*Exercise aim*. Duplicate the part that opens with the line containing "Lote en venta" and closes with the line containing "Death toll in", both of those included.

=== The records ===

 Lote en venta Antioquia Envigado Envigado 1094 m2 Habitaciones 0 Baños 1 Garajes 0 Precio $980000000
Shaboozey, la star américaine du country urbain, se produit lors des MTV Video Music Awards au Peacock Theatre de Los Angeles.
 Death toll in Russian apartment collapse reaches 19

===
=== The records ===

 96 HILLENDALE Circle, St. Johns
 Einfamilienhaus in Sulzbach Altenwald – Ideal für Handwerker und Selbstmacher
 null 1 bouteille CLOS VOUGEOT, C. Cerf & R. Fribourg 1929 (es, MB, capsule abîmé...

===

*Solution to the problem*.
 Lote en venta Antioquia Envigado Envigado 1094 m2 Habitaciones 0 Baños 1 Garajes 0 Precio $980000000
Shaboozey, la star américaine du country urbain, se produit lors des MTV Video Music Awards au Peacock Theatre de Los Angeles.
 Death toll in Russian apartment collapse reaches 19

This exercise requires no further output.